▶ [CONSIGNE A] D'après le texte sur Columbo, quel personnage de roman a inspiré le lieutenant ?
▶ [CONSIGNE B] Réécrivez le passage du texte sur Columbo allant de «3. Dans la série, le» jusqu'à «procureur Porphyre Petrovitch.», en substituant «juge d'instruction» à «procureur».
▶ [CONSIGNE C] Rédigez la suite de l'article sur Columbo en reprenant après sa dernière phrase.

▶ [TEXTE FOURNI]
......
50 petites choses à savoir sur «Columbo», dont le premier épisode il y a plus de 55 ans
Des acteurs qui ont interprété le lieutenant Columbo à l’épisode jamais tourné de Brian de Palma, en passant par les lectures marxiste et lacanienne de la série et, bien sûr, la vérité sur Madame Columbo.
1. Le premier épisode de Columbo avec Peter Falk dans le rôle-titre a été diffusé il y a cinquante ans sur NBC, le 20 février 1968 donc. Mais le personnage de Columbo est nettement plus ancien. Les deux scénaristes William Link et Richard Levinson le font apparaître pour la première fois en 1960 dans l’émission The Chevy Mystery Show sur NBC, sous les traits de Bert Freed, un habitué des films noirs, carrure d’homme de main.
Bert Freed dans «Detective Story» (Paramount, 1951).
2. L’origine du nom de Columbo (avec un «u» et non un «o», merci) demeure mystérieuse. Le seul survivant du duo, William Link, ne s’en souvient pas.
3. Dans la série, le lieutenant refuse de dire son prénom, demandant qu’on l’appelle «lieutenant».
4… mais dans un épisode, on peut lire le prénom «Frank» sur son badge de policier.
5. Le personnage de Columbo est inspiré d’un personnage du roman de Dostoïevski Crime et Châtiment, en l’occurrence le procureur Porphyre Petrovitch.
6. En 1962, Link et Levinson adaptent leur scénario de 1960 pour le théâtre, avec le vieillissant Thomas Mitchell (qui mourra la même année) dans le rôle du policier. On ne connaît qu’une photo (de piètre qualité) de cette pièce, prise pendant les répétitions. L’assassin y était joué par la star Joseph Cotten.
7. C’est donc le 20 février 1968 que Columbo apparaît à la télévision américaine sous les traits de Peter Falk, dans Prescription : Murder (Inculpé de meurtre), adaptation en téléfilm de la pièce de 1962 dont l’action a été transférée de New York à Los Angeles.
8. Même s’il est censé être un téléfilm sans suite, Inculpé de meurtre deviendra de fait le premier de 69 épisodes, dont le dernier, Columbo mène la danse, date de 2003. Il ne sera décidé d’en faire une série (ou, plus précisément, une collection de téléfilms indépendants les uns des autres) qu’en 1971.
9. Los Angeles demeurera la ville où se déroule la série, à l’exception de quelques épisodes, dont le très discutable SOS Scotland Yard (1972).
10. Dès le départ, le principe est posé : on assiste au meurtre au début, et le suspense réside dans la méthode avec laquelle Columbo va coincer le coupable.
......
▶ [MATÉRIEL PRÉSENTÉ]
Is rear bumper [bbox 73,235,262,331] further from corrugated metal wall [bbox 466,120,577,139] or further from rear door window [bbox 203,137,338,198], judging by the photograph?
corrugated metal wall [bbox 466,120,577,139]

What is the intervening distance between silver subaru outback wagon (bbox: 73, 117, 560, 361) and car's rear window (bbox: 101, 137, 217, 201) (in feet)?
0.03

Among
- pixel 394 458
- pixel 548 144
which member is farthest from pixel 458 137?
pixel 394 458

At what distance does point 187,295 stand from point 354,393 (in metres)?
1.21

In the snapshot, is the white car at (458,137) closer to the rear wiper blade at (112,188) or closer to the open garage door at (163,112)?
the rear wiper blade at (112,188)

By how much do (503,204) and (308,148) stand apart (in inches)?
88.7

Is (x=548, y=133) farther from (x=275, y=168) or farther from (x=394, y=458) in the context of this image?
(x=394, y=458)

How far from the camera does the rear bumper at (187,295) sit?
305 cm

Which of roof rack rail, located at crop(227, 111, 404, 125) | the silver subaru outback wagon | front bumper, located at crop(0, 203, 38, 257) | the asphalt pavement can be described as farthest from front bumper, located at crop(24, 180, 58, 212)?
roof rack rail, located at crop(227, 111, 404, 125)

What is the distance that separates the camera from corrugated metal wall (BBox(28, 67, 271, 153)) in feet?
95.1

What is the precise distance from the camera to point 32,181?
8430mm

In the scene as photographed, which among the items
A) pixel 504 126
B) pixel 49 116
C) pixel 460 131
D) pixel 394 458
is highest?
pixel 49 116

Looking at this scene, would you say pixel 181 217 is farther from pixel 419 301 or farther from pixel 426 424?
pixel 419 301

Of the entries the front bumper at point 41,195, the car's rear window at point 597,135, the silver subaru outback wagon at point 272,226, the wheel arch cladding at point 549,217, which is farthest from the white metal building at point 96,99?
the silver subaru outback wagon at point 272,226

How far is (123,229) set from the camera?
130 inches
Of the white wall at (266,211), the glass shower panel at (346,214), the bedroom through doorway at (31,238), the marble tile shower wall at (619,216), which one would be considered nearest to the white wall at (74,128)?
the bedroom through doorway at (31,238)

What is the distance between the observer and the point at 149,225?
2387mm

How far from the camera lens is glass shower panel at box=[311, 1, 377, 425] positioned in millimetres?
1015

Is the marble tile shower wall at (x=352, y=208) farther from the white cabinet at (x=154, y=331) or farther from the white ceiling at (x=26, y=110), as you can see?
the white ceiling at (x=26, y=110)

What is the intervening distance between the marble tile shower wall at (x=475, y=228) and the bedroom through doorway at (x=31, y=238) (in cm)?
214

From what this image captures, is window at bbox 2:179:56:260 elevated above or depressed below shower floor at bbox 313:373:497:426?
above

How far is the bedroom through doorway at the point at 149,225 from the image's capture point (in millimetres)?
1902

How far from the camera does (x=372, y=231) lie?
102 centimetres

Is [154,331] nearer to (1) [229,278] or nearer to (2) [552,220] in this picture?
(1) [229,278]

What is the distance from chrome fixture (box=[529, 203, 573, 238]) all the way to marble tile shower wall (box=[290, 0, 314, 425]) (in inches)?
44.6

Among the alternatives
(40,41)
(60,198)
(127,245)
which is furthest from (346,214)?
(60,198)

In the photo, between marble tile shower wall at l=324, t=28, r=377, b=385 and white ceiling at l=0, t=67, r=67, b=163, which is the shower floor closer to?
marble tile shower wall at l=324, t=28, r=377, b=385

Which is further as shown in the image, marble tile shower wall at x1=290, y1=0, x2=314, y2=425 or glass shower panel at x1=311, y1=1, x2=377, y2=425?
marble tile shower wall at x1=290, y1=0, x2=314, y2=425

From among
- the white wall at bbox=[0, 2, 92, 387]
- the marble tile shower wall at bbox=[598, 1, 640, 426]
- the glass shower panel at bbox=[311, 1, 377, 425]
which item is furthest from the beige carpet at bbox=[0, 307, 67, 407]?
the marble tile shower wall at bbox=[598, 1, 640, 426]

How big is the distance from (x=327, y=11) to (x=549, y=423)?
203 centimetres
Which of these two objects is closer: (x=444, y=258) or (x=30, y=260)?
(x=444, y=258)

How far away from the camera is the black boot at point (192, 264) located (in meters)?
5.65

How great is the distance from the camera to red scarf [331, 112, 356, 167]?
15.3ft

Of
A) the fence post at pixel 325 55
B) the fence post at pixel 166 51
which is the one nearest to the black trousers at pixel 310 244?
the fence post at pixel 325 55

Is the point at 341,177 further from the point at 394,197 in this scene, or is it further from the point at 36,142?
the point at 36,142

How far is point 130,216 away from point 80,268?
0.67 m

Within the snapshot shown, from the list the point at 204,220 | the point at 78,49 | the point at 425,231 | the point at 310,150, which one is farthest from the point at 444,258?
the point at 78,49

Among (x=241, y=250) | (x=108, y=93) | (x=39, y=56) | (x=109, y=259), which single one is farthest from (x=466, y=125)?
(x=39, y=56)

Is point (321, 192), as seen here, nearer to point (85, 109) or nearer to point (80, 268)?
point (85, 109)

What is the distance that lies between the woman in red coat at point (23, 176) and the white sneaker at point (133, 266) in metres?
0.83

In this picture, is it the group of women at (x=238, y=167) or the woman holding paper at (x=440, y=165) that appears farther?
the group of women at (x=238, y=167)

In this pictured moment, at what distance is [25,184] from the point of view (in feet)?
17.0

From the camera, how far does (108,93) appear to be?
......
▶ [RÉSULTAT A] Le procureur Porphyre Petrovitch, du roman Crime et Châtiment de Dostoïevski.

▶ [RÉSULTAT B]
3. Dans la série, le lieutenant refuse de dire son prénom, demandant qu’on l’appelle «lieutenant».
4… mais dans un épisode, on peut lire le prénom «Frank» sur son badge de policier.
5. Le personnage de Columbo est inspiré d’un personnage du roman de Dostoïevski Crime et Châtiment, en l’occurrence le juge d'instruction Porphyre Petrovitch.

▶ [RÉSULTAT C]
11. Columbo n’est d’ailleurs pas le personnage principal. Dans le premier épisode, il n’apparaît qu’au bout de trente minutes. De fait, les vrais «héros» de Columbo sont les meurtriers, régulièrement incarnés par des «guest stars» de renom (Johnny Cash, Ray Milland, Faye Dunaway, Donald Pleasence…). Voici une vidéo qui en a retenu quelques autres.
12. Le premier épisode officiel de Columbo est en fait le troisième, après le téléfilm de 1968 et un pilote. Intitulé Murder By The Book, il est réalisé en 1971 par le jeune Steven Spielberg.
13. Parmi les réalisateurs notables à qui l’on doit des Columbo, outre Spielberg, Jonathan Demme a réalisé le très bon Murder Under Glass (1978) et Ted Post a réalisé deux épisodes un peu à part, A Case of Immunity (1975) et A Matter of Honor (1976).
14. Relevons en passant que dans A Case of Immunity figure, dans le rôle d’un étudiant contestataire, un jeune acteur nommé Jeff Goldblum (cliquez donc).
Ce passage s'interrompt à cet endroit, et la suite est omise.